Road-testing the iPad
16.07.10 | Neill Denny
Having borrowed the office iPad for a bit of a play over the last couple of days I would make the following observations:-
1) The reading experience is essentially fine and better than the Sony equivalent; scrolling page turning especially addictive. Larger text/smaller text option useful, typeface changes less so.
2) Glare and reflection of the glass screen is a definite problem when reading in sunlight.
3) The slippery metal finish makes the thing slightly hard to hang on to, and you never quite lose the fear that if you do drop it that's the best part of £500 down the drain.
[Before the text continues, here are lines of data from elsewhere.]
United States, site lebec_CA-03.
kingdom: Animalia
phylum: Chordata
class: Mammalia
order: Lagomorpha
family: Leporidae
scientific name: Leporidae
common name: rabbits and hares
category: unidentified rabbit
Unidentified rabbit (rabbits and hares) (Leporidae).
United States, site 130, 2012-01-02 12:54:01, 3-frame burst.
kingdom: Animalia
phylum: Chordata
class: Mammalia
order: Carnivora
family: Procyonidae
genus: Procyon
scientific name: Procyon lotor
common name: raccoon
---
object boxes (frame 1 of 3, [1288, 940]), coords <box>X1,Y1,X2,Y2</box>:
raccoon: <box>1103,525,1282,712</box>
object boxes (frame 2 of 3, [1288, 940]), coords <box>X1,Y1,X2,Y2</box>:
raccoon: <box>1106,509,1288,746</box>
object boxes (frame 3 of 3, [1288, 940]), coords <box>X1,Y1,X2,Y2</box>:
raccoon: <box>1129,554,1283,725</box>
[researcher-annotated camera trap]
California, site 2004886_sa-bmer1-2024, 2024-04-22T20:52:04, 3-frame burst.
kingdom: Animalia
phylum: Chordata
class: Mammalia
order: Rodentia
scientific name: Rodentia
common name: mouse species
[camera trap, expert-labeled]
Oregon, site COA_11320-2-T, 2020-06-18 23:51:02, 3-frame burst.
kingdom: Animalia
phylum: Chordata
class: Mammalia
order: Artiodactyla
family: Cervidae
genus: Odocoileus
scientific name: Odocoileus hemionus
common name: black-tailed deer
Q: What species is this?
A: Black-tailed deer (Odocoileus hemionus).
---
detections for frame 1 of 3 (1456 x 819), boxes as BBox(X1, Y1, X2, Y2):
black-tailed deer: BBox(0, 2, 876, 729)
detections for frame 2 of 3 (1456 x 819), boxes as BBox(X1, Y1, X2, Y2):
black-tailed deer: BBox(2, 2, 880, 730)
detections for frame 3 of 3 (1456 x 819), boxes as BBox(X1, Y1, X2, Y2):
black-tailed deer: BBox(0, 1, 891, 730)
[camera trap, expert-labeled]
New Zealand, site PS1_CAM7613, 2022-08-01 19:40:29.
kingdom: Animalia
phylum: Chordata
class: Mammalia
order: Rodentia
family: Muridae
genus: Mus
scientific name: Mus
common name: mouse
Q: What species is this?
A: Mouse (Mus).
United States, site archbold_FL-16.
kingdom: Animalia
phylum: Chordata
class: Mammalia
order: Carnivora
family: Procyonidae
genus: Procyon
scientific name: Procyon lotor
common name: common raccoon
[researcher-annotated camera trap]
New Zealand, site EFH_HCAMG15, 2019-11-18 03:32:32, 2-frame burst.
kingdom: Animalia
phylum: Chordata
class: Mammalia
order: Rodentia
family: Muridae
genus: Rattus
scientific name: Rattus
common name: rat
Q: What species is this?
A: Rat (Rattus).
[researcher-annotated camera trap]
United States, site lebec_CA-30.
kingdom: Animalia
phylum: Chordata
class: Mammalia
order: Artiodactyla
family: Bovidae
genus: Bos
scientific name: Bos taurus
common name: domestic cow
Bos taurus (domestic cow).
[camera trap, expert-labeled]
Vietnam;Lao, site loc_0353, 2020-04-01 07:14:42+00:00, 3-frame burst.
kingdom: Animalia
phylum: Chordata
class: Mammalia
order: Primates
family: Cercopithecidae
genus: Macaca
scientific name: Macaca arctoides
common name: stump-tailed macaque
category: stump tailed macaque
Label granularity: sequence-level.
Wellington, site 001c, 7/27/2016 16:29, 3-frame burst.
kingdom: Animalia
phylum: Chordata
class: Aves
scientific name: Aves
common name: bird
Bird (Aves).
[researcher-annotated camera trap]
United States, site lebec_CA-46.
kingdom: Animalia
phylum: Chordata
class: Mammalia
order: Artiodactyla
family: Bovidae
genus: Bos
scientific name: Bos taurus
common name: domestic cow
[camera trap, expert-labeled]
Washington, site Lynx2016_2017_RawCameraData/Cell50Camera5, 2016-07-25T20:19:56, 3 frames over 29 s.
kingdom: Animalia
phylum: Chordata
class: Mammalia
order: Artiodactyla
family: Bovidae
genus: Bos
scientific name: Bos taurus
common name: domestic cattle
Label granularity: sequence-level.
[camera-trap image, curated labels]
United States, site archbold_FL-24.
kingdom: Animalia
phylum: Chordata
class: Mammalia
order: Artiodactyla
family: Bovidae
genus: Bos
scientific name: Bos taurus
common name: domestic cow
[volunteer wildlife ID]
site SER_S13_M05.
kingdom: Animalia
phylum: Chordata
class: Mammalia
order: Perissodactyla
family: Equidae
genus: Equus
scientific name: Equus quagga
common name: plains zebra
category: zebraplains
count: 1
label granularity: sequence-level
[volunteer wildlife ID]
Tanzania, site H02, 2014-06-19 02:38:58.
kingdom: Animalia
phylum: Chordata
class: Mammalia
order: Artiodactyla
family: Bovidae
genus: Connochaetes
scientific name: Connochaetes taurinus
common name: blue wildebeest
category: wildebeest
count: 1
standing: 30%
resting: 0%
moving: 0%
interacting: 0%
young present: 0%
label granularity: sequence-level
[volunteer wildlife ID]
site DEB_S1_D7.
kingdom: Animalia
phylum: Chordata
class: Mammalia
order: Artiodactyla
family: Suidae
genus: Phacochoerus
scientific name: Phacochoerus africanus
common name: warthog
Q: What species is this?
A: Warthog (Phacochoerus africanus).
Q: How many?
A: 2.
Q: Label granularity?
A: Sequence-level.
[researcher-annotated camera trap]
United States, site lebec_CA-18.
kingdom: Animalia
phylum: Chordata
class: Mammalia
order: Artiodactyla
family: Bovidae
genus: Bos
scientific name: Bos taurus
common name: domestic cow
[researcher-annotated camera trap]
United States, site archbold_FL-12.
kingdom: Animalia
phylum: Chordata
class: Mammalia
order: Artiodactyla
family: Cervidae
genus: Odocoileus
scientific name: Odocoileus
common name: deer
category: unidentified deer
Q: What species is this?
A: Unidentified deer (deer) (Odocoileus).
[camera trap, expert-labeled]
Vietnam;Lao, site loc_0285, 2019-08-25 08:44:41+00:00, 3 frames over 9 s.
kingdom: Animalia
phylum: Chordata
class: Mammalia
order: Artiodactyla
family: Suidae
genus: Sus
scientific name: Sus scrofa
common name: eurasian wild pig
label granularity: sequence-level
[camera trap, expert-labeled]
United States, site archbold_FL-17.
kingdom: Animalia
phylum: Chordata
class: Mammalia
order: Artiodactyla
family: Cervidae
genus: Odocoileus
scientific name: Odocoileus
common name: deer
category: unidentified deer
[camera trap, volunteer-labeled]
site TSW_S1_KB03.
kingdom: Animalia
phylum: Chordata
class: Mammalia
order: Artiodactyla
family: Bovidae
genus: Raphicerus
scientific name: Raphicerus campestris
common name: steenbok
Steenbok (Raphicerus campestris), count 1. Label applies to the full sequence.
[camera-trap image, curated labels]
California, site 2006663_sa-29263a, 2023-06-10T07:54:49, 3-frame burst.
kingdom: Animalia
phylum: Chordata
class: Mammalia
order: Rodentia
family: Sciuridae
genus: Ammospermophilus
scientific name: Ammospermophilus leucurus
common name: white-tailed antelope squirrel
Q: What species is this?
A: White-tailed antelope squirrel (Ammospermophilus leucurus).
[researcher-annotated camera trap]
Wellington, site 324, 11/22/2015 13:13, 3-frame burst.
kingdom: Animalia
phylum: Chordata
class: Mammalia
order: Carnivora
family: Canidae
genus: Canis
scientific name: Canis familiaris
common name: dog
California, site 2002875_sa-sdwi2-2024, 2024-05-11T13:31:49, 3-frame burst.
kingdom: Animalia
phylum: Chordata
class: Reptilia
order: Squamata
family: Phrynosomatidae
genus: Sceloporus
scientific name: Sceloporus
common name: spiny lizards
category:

4) The writing needs to be very good to keep you immersed, because there are so many other distractions on the device. I found myself checking the FT, surfing the web or looking at some of the other apps people had loaded up when the action slowed down a bit. At a more subtle level the device crystallises neatly the fact that books are constantly competing against other entertainment functions for consumer's leisure time. The reading app is just one more way to spend your time, as opposed to surfing the web, playing a game, watching a film, reading a newspaper etc. This of course has always been the case, you choose between reading as book, going to the cinema, watching the telly, but when everything is constrained in one tiny arena the competition is more brutal.
5) Whipping out an iPad on the morning train in to Waterloo was a mildly unsettling experience. People openly stared, although the middle-aged men who habitually tap away on lap-tops looked suitably crushed. I find The Guardian or whatever I'm reading on proof doesn't have quite the same effect. Presumably, when the devices become more commonplace this degree of interest will lessen. Not sure I'd risk one on a night bus quite yet though.
6) On the train my favourite app was the aerial photo/map function, which allows you to follow your progress across the landscape as a little blue dot. It is astonishing accurate, even moving when I moved rooms at home. It does of course raise the mildly unsettling thought that if you can see your own location marked, so can someone else. I suspect that if I had the thing permanently the novelty of this would soon wear off.
7) The quality of movies/videos/game graphics is astonishingly good, better than TV quality. Many people will buy iPads just for that.
8) Two obvious drawbacks with the iPad are a) it's so big you need a bag to carry it around in, and b) it doesn't have a phone application
9) So for my money iPhones and other 'smart' mobiles will be the real mass market product in the long run.
10) However… here is no doubt that the iPad is a transformative piece of technology, which will sell in very decent numbers. Whether old-style reading, long-from narrative with no pictures, sound or interactivity will sink or swim on it though is a very open question.